(RECORDS TO USE)
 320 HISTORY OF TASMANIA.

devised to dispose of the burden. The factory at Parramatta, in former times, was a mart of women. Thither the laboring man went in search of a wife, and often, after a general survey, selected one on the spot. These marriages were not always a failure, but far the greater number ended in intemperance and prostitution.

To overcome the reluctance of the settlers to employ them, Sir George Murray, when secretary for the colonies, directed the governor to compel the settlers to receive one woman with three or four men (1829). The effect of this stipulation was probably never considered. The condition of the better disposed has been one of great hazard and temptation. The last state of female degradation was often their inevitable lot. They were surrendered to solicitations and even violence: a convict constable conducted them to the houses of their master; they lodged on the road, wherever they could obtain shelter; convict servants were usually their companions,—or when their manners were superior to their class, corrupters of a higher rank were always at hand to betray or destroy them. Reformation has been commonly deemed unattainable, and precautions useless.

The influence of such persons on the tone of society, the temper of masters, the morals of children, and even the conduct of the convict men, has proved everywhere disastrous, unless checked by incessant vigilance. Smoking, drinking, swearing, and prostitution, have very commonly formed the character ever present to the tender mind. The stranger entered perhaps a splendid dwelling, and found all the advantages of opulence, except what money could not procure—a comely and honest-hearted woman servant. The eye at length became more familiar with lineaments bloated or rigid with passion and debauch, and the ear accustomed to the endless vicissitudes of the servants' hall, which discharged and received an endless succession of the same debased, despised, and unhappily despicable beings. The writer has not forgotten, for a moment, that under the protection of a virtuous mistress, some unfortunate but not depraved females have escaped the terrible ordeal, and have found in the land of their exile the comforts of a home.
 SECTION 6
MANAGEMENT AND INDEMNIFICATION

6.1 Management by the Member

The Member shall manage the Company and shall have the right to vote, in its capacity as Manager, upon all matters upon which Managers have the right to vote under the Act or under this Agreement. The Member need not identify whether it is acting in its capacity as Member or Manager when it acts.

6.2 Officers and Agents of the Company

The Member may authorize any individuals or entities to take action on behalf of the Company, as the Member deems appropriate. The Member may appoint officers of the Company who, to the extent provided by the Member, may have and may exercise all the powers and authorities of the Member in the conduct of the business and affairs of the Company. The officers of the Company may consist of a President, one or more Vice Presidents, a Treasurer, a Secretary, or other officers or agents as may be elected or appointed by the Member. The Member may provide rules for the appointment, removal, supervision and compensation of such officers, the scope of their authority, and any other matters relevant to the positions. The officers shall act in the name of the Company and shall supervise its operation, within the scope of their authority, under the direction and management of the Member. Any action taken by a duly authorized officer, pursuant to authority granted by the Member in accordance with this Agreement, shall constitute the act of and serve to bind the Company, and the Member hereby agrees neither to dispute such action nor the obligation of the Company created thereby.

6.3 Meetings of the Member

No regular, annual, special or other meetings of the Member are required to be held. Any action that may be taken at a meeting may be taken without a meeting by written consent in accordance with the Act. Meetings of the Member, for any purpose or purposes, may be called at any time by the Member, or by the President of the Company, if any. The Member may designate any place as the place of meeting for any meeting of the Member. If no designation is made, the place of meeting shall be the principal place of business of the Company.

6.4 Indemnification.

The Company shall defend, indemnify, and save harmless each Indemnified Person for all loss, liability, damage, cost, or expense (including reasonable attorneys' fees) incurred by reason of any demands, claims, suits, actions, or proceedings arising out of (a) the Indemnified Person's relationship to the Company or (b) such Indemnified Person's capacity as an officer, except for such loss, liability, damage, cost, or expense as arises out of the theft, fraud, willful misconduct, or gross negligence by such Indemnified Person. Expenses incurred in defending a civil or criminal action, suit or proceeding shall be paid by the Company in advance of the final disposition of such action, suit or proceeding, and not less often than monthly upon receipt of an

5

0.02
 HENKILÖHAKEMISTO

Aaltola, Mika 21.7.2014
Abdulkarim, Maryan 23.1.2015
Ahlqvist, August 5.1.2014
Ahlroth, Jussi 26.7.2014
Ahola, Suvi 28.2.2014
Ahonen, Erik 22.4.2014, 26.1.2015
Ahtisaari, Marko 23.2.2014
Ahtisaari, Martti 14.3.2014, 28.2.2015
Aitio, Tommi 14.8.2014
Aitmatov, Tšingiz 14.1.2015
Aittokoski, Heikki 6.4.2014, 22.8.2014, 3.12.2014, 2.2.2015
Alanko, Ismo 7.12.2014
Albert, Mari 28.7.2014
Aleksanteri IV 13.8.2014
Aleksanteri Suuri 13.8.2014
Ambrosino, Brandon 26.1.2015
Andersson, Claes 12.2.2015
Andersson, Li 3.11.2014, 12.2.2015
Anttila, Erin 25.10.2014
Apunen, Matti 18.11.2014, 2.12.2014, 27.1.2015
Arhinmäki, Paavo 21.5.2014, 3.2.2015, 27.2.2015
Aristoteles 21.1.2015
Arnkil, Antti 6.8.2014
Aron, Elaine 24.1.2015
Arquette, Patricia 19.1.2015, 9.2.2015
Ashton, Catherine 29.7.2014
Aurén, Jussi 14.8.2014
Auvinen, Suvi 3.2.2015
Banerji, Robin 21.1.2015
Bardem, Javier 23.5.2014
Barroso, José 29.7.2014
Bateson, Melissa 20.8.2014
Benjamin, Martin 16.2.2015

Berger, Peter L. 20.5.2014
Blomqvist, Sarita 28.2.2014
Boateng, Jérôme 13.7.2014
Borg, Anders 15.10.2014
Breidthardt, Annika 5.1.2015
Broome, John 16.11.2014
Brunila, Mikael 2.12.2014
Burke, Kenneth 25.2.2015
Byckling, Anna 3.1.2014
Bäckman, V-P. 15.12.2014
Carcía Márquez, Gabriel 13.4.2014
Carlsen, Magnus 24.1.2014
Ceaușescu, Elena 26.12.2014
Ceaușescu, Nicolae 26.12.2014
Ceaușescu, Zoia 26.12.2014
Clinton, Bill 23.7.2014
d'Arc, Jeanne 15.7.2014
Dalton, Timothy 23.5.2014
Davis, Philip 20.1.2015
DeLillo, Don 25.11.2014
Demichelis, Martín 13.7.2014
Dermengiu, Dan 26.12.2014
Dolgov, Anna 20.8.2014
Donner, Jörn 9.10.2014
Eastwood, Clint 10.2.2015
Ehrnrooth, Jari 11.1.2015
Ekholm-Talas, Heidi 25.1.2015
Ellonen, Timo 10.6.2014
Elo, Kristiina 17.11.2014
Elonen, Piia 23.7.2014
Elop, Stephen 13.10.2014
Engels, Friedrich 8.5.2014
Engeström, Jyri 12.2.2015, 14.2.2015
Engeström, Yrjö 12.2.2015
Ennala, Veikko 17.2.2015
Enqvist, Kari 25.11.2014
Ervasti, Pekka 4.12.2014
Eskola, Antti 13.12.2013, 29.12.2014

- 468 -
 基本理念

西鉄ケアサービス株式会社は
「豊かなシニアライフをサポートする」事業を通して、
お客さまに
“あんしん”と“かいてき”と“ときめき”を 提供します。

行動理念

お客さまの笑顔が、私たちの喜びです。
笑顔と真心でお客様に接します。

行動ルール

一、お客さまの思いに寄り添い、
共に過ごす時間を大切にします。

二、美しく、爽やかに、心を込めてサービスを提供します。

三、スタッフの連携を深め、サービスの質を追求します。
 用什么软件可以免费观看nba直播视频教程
(End RECORDS TO USE)
__DIRECTIONS FOR THIS TASK__:
Retype, in the same exact form, the lines of the material above from the line holding "Dolgov, Anna 20.8.2014" through the line holding "Eskola, Antti 13.12.2013, 29.12.2014".

__ANSWER FOR THE TASK__:
Dolgov, Anna 20.8.2014
Donner, Jörn 9.10.2014
Eastwood, Clint 10.2.2015
Ehrnrooth, Jari 11.1.2015
Ekholm-Talas, Heidi 25.1.2015
Ellonen, Timo 10.6.2014
Elo, Kristiina 17.11.2014
Elonen, Piia 23.7.2014
Elop, Stephen 13.10.2014
Engels, Friedrich 8.5.2014
Engeström, Jyri 12.2.2015, 14.2.2015
Engeström, Yrjö 12.2.2015
Ennala, Veikko 17.2.2015
Enqvist, Kari 25.11.2014
Ervasti, Pekka 4.12.2014
Eskola, Antti 13.12.2013, 29.12.2014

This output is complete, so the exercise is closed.